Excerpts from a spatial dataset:

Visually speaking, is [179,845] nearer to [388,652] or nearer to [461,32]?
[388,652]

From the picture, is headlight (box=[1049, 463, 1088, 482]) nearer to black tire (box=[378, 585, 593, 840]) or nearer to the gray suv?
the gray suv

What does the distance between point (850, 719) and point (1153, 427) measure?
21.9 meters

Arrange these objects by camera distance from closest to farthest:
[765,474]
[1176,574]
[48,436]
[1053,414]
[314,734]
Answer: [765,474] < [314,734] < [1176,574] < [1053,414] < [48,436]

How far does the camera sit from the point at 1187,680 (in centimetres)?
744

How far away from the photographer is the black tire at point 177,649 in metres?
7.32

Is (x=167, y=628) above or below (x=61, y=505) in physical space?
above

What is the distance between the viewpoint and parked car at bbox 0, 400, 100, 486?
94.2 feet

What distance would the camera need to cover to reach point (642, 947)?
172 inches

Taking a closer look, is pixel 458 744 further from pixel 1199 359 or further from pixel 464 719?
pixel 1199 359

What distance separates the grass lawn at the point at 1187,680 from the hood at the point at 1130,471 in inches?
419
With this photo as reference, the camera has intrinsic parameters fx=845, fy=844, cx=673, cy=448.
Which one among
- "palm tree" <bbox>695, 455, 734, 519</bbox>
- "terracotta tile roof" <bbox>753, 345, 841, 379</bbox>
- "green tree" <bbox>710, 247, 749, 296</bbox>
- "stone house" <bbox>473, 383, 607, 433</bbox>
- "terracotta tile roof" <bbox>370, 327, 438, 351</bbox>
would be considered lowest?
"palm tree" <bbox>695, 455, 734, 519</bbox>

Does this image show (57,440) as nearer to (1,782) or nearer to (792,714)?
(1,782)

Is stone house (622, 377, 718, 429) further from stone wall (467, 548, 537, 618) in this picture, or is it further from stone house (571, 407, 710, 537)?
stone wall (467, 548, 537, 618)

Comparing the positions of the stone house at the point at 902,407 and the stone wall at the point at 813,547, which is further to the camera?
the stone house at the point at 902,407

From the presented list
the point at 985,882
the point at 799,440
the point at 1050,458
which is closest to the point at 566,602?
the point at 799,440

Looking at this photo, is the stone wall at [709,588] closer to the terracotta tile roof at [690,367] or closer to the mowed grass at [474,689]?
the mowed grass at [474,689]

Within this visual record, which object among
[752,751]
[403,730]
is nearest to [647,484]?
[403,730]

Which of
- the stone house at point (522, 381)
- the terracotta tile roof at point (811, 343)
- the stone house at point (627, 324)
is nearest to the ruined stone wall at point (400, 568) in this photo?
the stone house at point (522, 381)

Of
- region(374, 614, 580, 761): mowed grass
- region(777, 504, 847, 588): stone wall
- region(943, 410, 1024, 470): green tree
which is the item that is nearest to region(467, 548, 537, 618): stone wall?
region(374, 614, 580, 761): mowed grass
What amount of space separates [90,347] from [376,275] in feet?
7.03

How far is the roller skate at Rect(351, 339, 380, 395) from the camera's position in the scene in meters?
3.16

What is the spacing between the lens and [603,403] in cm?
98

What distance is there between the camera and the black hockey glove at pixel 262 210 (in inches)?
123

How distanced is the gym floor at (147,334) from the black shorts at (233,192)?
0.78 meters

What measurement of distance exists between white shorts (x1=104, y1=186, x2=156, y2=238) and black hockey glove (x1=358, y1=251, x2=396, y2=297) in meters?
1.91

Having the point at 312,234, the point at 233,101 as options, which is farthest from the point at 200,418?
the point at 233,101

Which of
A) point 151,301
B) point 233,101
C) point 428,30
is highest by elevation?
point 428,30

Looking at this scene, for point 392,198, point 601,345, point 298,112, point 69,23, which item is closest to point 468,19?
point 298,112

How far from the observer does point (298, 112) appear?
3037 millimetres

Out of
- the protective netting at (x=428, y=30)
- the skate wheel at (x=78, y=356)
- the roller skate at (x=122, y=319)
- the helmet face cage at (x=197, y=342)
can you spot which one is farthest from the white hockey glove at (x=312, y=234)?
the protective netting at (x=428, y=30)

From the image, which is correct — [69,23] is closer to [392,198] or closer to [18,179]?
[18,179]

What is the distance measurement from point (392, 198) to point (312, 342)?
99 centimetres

> _Exercise goal_
Output all of the material, please, exactly as it stands.

> _Complete answer_
Visually speaking, is [179,845] nearer to [388,652] or nearer to [461,32]?
[388,652]

From the picture, is headlight (box=[1049, 463, 1088, 482]) nearer to black tire (box=[378, 585, 593, 840]) or nearer to the gray suv?
the gray suv

What does the distance between point (850, 719) and point (1153, 427) measure?
21.9 meters

Arrange these objects by camera distance from closest to farthest:
[765,474]
[1176,574]
[48,436]
[1053,414]
[314,734]
Answer: [765,474] < [314,734] < [1176,574] < [1053,414] < [48,436]

How far does the camera sit from the point at 1187,680 (in centimetres)?
744

How far away from the photographer is the black tire at point 177,649 in metres?
7.32

Is (x=167, y=628) above or below (x=61, y=505) in physical space?
above

What is the distance between the viewpoint and parked car at bbox 0, 400, 100, 486?
94.2 feet

What distance would the camera need to cover to reach point (642, 947)?
172 inches

Taking a closer look, is pixel 458 744 further from pixel 1199 359 or further from pixel 464 719?
pixel 1199 359

What distance separates the grass lawn at the point at 1187,680 from the hood at the point at 1130,471 in inches?
419
With this photo as reference, the camera has intrinsic parameters fx=845, fy=844, cx=673, cy=448.
Which one among
- "palm tree" <bbox>695, 455, 734, 519</bbox>
- "terracotta tile roof" <bbox>753, 345, 841, 379</bbox>
- "green tree" <bbox>710, 247, 749, 296</bbox>
- "stone house" <bbox>473, 383, 607, 433</bbox>
- "terracotta tile roof" <bbox>370, 327, 438, 351</bbox>
would be considered lowest?
"palm tree" <bbox>695, 455, 734, 519</bbox>

Does this image show (57,440) as nearer to (1,782) or nearer to (792,714)?
(1,782)

Is stone house (622, 377, 718, 429) further from stone wall (467, 548, 537, 618) in this picture, or is it further from stone house (571, 407, 710, 537)?
stone wall (467, 548, 537, 618)

Comparing the positions of the stone house at the point at 902,407 and the stone wall at the point at 813,547, which is further to the camera?
the stone house at the point at 902,407

From the presented list
the point at 985,882
the point at 799,440
the point at 1050,458
which is closest to the point at 566,602?
the point at 799,440

Looking at this photo, is the stone wall at [709,588] closer to the terracotta tile roof at [690,367] or closer to the mowed grass at [474,689]?
the mowed grass at [474,689]

Within this visual record, which object among
[752,751]
[403,730]
is nearest to [647,484]?
[403,730]

Which of
- the stone house at point (522, 381)
- the terracotta tile roof at point (811, 343)
- the stone house at point (627, 324)
is nearest to the ruined stone wall at point (400, 568) in this photo?
the stone house at point (522, 381)

Of
- region(374, 614, 580, 761): mowed grass
- region(777, 504, 847, 588): stone wall
- region(943, 410, 1024, 470): green tree
which is the item that is nearest to region(467, 548, 537, 618): stone wall?
region(374, 614, 580, 761): mowed grass
What amount of space separates [90,347] from [376,275] in feet?
7.03

How far is the roller skate at Rect(351, 339, 380, 395) from the camera's position in the scene in meters?
3.16

What is the spacing between the lens and [603,403] in cm?
98

What distance is there between the camera and the black hockey glove at pixel 262 210 (in inches)?
123

How distanced is the gym floor at (147,334) from the black shorts at (233,192)?
0.78 meters

What measurement of distance exists between white shorts (x1=104, y1=186, x2=156, y2=238) and black hockey glove (x1=358, y1=251, x2=396, y2=297) in meters?
1.91

Having the point at 312,234, the point at 233,101 as options, which is farthest from the point at 200,418?
the point at 233,101

Which of
A) point 151,301
B) point 233,101
C) point 428,30
is highest by elevation?
point 428,30

Looking at this scene, for point 392,198, point 601,345, point 298,112, point 69,23, which item is closest to point 468,19?
point 298,112

How far from the observer does point (298, 112) appear?
3037 millimetres

Out of
- the protective netting at (x=428, y=30)
- the skate wheel at (x=78, y=356)
- the roller skate at (x=122, y=319)
- the helmet face cage at (x=197, y=342)
can you spot which one is farthest from the white hockey glove at (x=312, y=234)?
the protective netting at (x=428, y=30)

From the image, which is correct — [69,23] is closer to [392,198] or closer to [18,179]?
[18,179]

What is the distance measurement from point (392, 198) to point (312, 342)?
99 centimetres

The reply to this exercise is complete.